Public colleges shock students by sending them to costly debt collection agencies

To the surprise of many students and parents, public colleges in every state in the country except Louisiana use for-profit debt collection agencies to retrieve overdue tuition, library fees and even parking fines. (Louisiana, like several other states, sends students’ debts to the attorney general’s office, which can charge fees as high as 33 percent of the original bill.) Many universities add late fees to students’ bills, and when debt collectors add another 30 or 40 percent, students can end up owing thousands of dollars more than they did originally.

As tuition has risen astronomically, one child care or medical crisis can push students over the edge and force them to choose between household bills and tuition payments. The extra fees and interest can make it impossible for them to get back on track, ruining their credit and imperiling their financial futures.

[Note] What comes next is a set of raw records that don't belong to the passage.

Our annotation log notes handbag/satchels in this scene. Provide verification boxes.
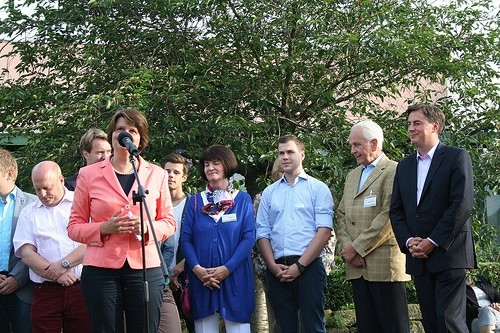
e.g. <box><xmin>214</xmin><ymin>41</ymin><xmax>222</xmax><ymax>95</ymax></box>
<box><xmin>180</xmin><ymin>287</ymin><xmax>191</xmax><ymax>318</ymax></box>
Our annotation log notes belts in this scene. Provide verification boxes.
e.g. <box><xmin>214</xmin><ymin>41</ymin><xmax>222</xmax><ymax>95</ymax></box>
<box><xmin>45</xmin><ymin>281</ymin><xmax>60</xmax><ymax>286</ymax></box>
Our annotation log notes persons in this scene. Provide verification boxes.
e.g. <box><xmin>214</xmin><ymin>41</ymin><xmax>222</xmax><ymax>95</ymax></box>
<box><xmin>389</xmin><ymin>103</ymin><xmax>477</xmax><ymax>333</ymax></box>
<box><xmin>0</xmin><ymin>109</ymin><xmax>334</xmax><ymax>333</ymax></box>
<box><xmin>466</xmin><ymin>280</ymin><xmax>500</xmax><ymax>333</ymax></box>
<box><xmin>336</xmin><ymin>120</ymin><xmax>412</xmax><ymax>333</ymax></box>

Public colleges have sent hundreds of thousands of students around the country to private debt collection agencies, and the spiraling debt held there now totals more than half a billion dollars, a Hechinger Report investigation has found through more than 60 inquiries with agencies in every state and more than 120 inquiries with individual institutions. For many students, the financial burden makes it impossible for them to return to college and earn degrees that could get them good jobs. State officials often bemoan a lack of college-educated workers for their economies, yet very few states track this problem. Most states cannot provide figures on how often their colleges use these companies, how many students are affected or how much in additional fees and interest is being charged.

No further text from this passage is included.